The EURUSD pair declined on Friday, supported by robust US macroeconomic data. Read more in our analysis for 30 August 2024.
EURUSD forecast: key trading points
- EURUSD pair hits two-week low
- The dollar was bolstered by a strong GDP report and a slight moderation in expectations for the upcoming Federal Reserve meeting in September
- EURUSD forecast for 30 August 2024: 1.1121 and 1.1040
Fundamental analysis
On Friday, the EURUSD price fell to 1.1075.
The previous day's robust US statistics supported the dollar, reducing expectations for an aggressive rate cut by the Federal Reserve.

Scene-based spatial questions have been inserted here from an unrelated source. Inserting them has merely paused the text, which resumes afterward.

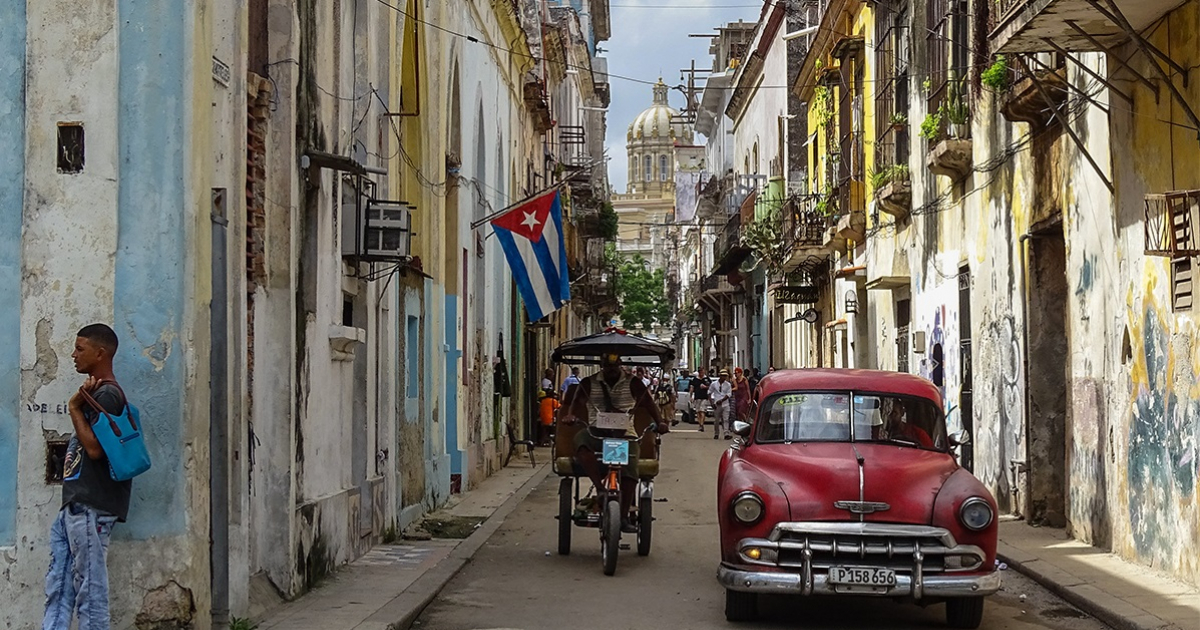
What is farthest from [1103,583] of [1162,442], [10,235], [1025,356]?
[10,235]

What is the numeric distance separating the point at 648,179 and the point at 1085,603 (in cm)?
13839

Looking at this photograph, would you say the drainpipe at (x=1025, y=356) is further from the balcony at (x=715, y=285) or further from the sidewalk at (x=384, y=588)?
the balcony at (x=715, y=285)

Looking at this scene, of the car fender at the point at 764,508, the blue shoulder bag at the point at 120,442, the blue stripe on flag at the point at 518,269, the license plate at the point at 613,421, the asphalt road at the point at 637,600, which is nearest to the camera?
the blue shoulder bag at the point at 120,442

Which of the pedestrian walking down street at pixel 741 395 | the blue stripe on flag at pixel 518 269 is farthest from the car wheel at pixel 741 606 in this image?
the pedestrian walking down street at pixel 741 395

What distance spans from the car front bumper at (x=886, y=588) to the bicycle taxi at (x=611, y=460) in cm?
308

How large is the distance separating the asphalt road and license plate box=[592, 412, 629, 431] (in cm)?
121

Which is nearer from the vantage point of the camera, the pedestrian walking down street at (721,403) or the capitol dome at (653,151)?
the pedestrian walking down street at (721,403)

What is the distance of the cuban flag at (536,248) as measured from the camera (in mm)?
20328

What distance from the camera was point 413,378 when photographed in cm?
1747

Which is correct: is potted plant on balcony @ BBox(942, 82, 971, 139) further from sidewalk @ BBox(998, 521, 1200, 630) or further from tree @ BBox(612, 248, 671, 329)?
tree @ BBox(612, 248, 671, 329)

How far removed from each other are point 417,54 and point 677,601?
786 centimetres

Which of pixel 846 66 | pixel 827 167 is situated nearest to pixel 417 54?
pixel 846 66

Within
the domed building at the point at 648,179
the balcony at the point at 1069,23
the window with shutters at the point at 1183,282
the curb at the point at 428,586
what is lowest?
the curb at the point at 428,586

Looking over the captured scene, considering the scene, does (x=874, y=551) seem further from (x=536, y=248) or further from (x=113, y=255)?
(x=536, y=248)
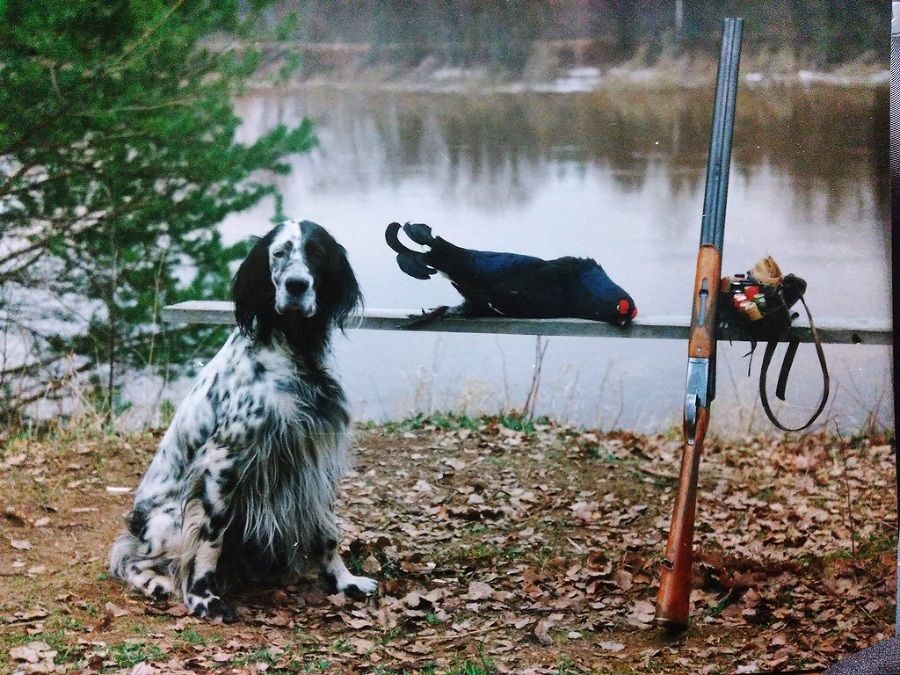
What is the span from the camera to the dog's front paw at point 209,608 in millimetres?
2514

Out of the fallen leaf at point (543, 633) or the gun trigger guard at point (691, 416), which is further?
the fallen leaf at point (543, 633)

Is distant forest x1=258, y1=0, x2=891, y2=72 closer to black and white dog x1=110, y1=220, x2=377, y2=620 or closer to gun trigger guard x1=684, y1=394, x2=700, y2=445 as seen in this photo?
black and white dog x1=110, y1=220, x2=377, y2=620

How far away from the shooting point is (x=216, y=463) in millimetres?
2559

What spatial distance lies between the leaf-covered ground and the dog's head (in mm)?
459

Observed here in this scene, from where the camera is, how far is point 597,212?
279 centimetres

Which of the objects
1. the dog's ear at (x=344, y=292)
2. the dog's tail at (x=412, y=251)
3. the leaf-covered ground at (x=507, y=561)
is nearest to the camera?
the leaf-covered ground at (x=507, y=561)

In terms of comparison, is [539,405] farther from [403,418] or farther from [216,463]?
[216,463]

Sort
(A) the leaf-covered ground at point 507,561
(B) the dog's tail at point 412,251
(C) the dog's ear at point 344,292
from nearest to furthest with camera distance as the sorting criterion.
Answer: (A) the leaf-covered ground at point 507,561
(C) the dog's ear at point 344,292
(B) the dog's tail at point 412,251

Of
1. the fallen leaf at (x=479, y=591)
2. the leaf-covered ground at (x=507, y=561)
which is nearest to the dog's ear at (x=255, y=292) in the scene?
the leaf-covered ground at (x=507, y=561)

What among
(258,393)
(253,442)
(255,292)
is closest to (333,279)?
(255,292)

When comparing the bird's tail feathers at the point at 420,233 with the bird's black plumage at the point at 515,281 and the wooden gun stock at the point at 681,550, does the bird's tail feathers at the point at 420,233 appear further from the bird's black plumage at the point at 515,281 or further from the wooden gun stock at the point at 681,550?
the wooden gun stock at the point at 681,550

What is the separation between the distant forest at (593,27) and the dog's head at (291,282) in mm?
605

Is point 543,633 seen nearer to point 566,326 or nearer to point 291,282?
point 566,326

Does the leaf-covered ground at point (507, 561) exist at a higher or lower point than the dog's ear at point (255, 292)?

US GDP for Q2 2024 grew by 3.0% year-on-year, revised up from an earlier estimate of 2.8%. The unexpected improvement boosted market sentiment, indicating a more confident US consumer than anticipated. Currently, the base case scenario suggests a 25 basis point cut in the Fed Funds rate in September, with the likelihood of a 50 basis point cut now at 34%, down from 38% the previous day.

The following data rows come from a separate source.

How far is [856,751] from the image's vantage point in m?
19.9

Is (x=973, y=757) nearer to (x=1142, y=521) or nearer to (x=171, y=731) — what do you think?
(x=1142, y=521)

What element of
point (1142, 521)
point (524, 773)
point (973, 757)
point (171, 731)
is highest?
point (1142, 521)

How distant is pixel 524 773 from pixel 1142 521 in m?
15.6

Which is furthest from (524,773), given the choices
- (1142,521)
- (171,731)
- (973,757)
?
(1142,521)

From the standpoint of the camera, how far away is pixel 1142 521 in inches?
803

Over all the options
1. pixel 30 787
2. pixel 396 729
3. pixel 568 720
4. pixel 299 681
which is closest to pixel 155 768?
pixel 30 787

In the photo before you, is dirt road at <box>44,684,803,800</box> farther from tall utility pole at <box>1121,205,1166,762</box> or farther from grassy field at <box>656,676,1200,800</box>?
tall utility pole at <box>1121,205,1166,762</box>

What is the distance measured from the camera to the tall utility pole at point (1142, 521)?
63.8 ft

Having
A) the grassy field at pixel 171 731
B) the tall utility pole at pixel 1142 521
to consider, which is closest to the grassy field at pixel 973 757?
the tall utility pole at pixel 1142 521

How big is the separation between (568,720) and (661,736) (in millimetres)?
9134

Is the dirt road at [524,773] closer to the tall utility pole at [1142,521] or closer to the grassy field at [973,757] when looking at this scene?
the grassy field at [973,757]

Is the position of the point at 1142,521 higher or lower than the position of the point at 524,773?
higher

If the dollar maintains upward momentum, the week could end positively, potentially breaking a five-week losing streak. The EURUSD outlook remains favourable for the US dollar.
EURUSD technical analysis
On the H4 chart, EURUSD quotes have reached a local target at 1.1055. An upward correction to 1.1121 (a test from below) is possible today, 30 August 2024. Following this, a further decline towards 1.1040 is expected, marking the first decline phase. After reaching 1.1040, a correction towards 1.1120 could occur.
Summary
EURUSD may interrupt its five-week rally and close the week with a decline. Technical indicators for today’s EURUSD forecast suggest a possible correction to 1.1121, followed by a decline to 1.1040.